Philip Larkin poem discovery discredited
- Published
A leading literary magazine that claimed to have found an unpublished poem by Philip Larkin has admitted that it was the work of a different writer.
The Times Literary Supplement (TLS) recently printed In and Out, external, which was found in one of Larkin's workbooks in Hull's History Centre.
However, it has since been identified as being by Hull poet Frank Redpath.
The TLS said it regretted the error and that the poem had been authenticated by the Larkin estate and other experts.
"We now know this poem was, in fact, written by Frank Redpath, a much less well-known Hull poet who admired and was heavily influenced by Larkin, and we regret the error," a spokeswoman for the magazine said.

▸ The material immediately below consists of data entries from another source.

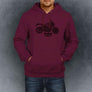 yamaha-xsr-900-2019-premium-motorcycle-art-men-s-hoodie-or-Jumper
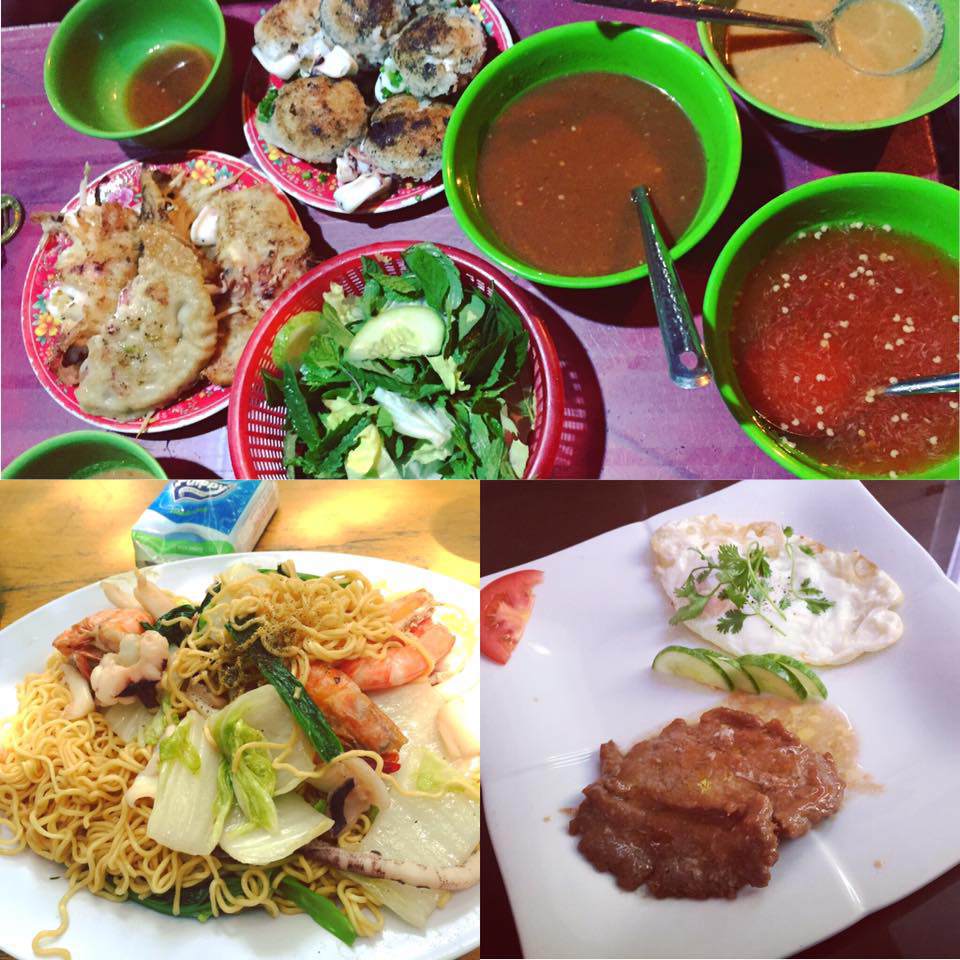 Chỉ 1,5 triệu, cô nàng 9X có 2 ngày vui “tới bến” tại thiên đường biển Vĩnh Hy - 14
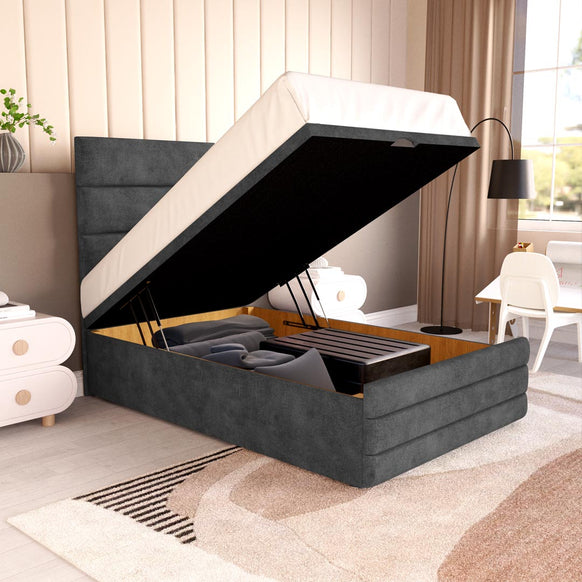 Havana Kids Ottoman Divan Bed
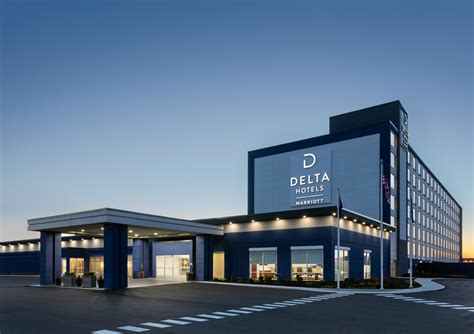 Delta Hotels Expands Global Presence | Hotelier International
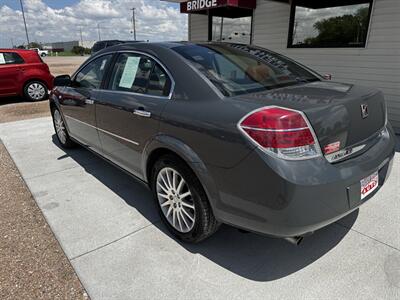 2007 Saturn Aura XR - Photo 9 - Lexington, NE 68850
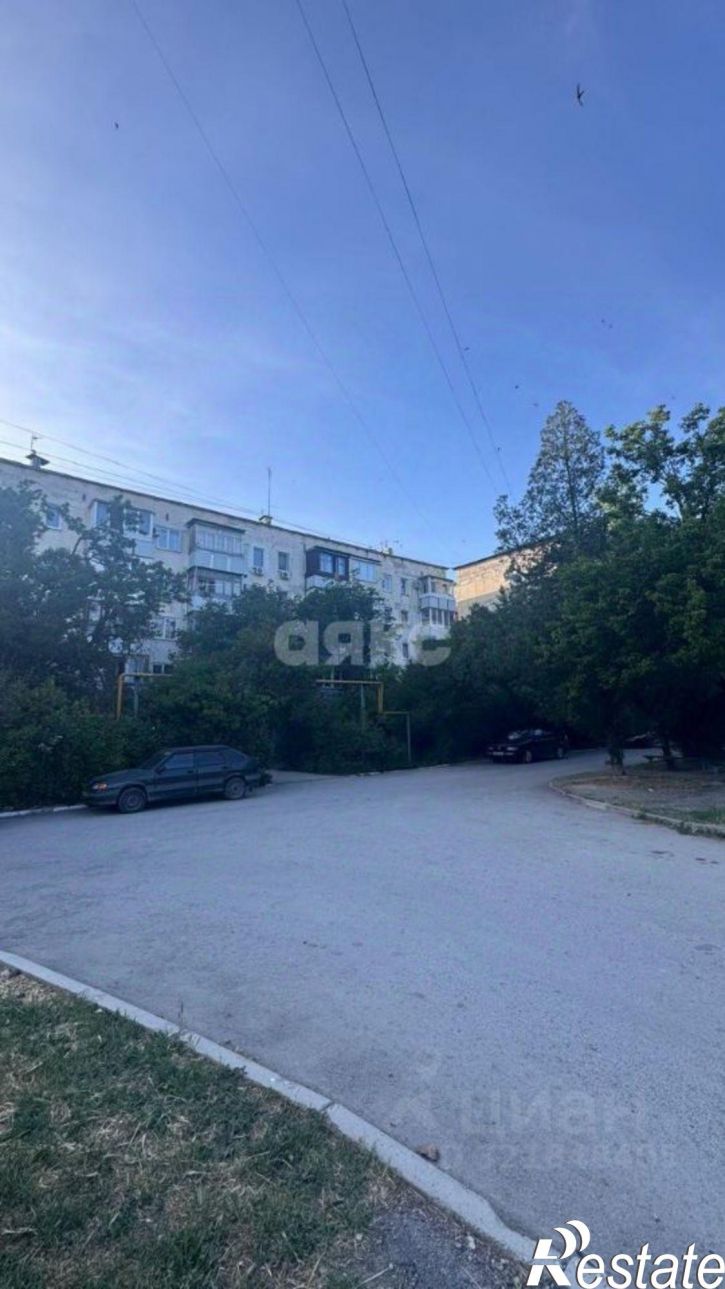 1-комн квартира Симферополь г., 1 Конной Армии ул., д.17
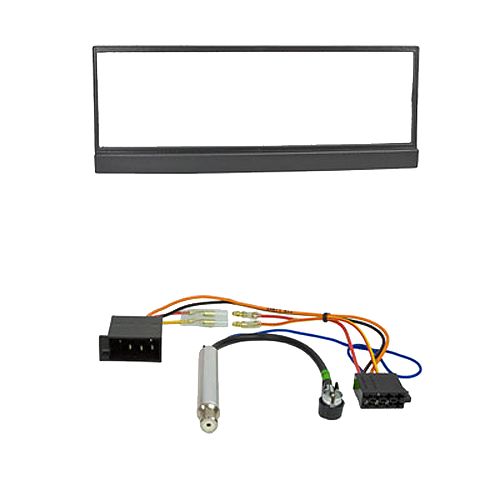 Radioeinbauset kompatibel mit Skoda Fabia (6Y) 1-DIN schwarz ab Bj.-/bilder/big/24049S.jpg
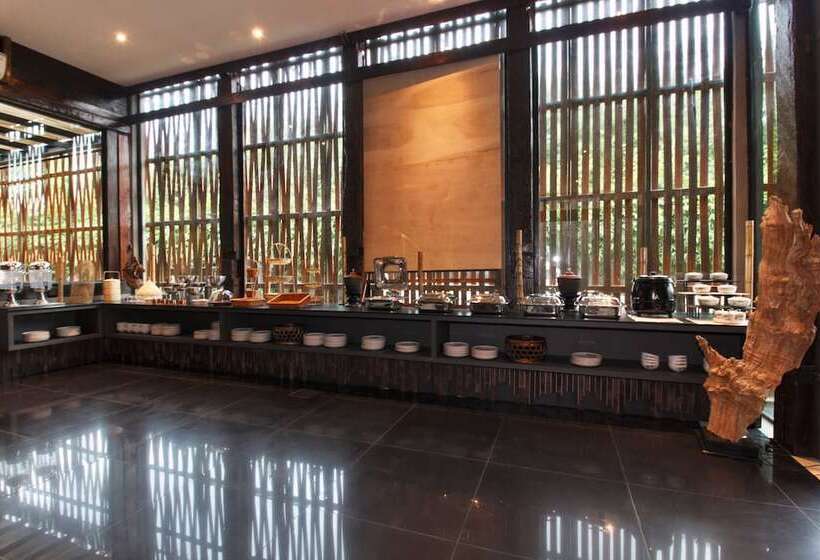 Fotos del hotel Bamboori Boutique Resort:  10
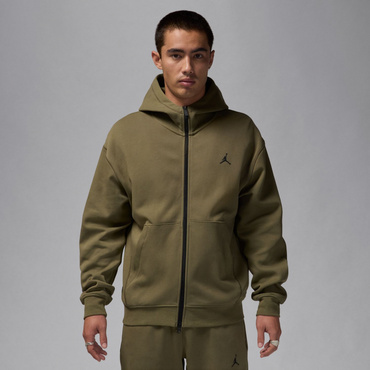 Dri-FIT スポーツ フープ フリース フルジップ L/S フーディ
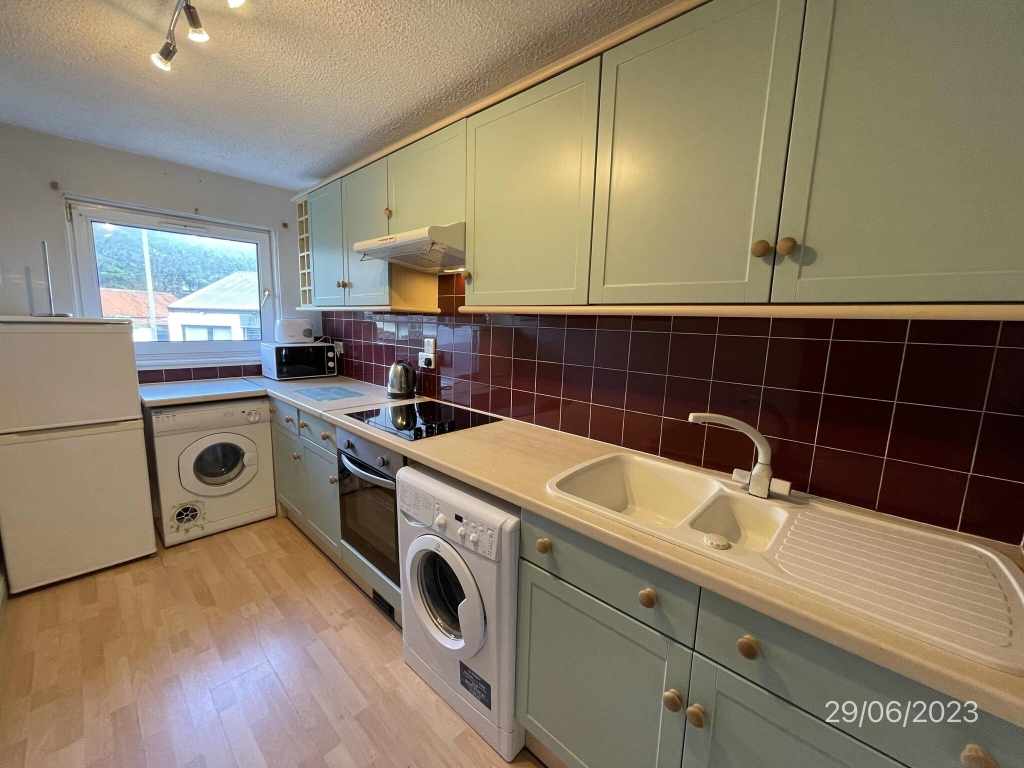 Property image 2 for - Donmouth Court, First Floor Right, Aberdeen, AB23, AB23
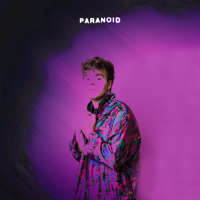 Paranoid (Single)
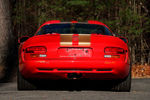 Prototype Viper GTS CS 1997 - Crédit photo : Mecum Auctions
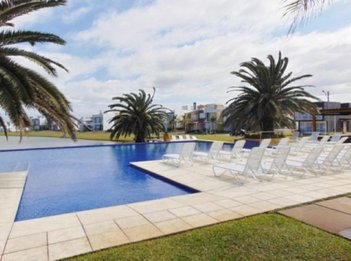 house em Avenida Central, Xangri-Lá - Xangri-Lá - RS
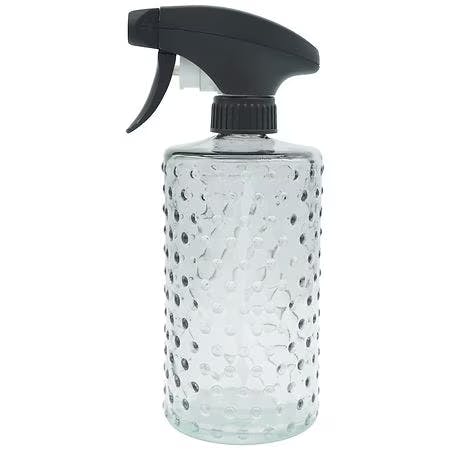 Festive Voice Misting Bottle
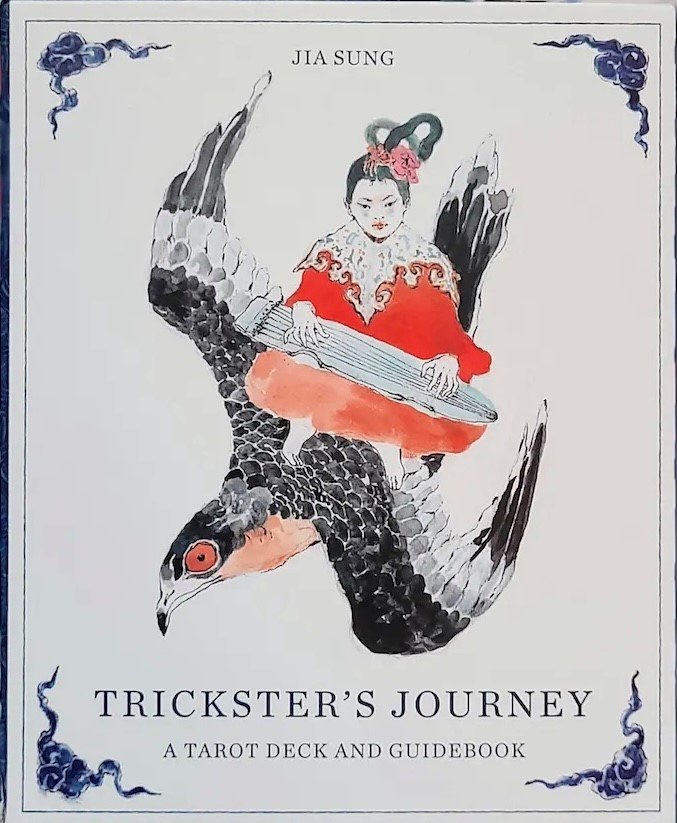 Trickster's Journey by Jia Sung.jpg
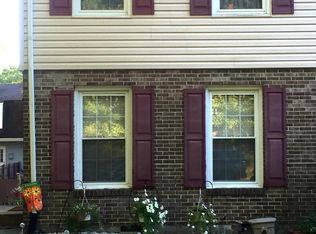 27 Burnsway Ct #9A, Baltimore, MD 21236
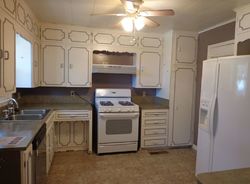 Pre-foreclosure in  JOHN ST Ponca City, OK 74601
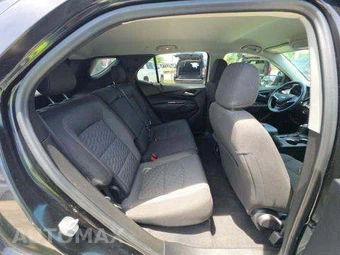 2020 Chevrolet Equinox LT 1LT - miniatura 16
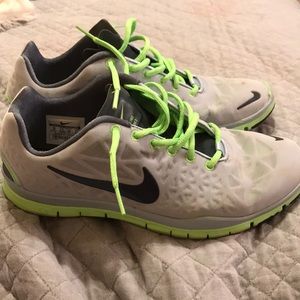 Nike free TR FIT 3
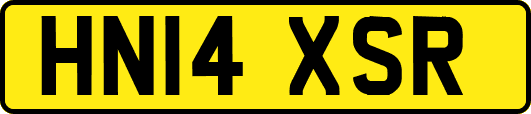 HN14XSR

Redpath contributed to a 1982 anthology of Hull poets titled A Rumoured City, to which Larkin contributed a foreword.
Larkin's publisher Jean Hartley later recollected how Larkin told Redpath that, of those included: "Yours are the only poems in the book I would have been glad to have written."
'Perfectly Larkinesque'
In and Out made its way into Larkin's workbook in the form of two loose pages of typescript.
Earlier this month, the TLS said it had a "typeface and spacing that match many other examples of Larkin's finished poems".
The original article said: "Larkin clearly did not consider the poem worthy of publication; but nor did he destroy it entirely."
It did note that "the strangest thing about the poem is the absence of any of the usual meticulous drafts".
But it continued: "The text, however, speaks unambiguously for itself. There are striking similarities to work before and after the probable period of its composition: it not only shows where Larkin had come from, but where he was going next."
It added that the speaker was "a recognizably Larkinesque one", although it concluded that his "lingering immaturity does show through in places".
In a follow-up blog, external on Tuesday, the TLS wrote: "Contrary to what we and the Larkin scholars who inspected it believed, In and Out isn't by Larkin, after all. Yet it seemed so perfectly (too perfectly?) Larkinesque."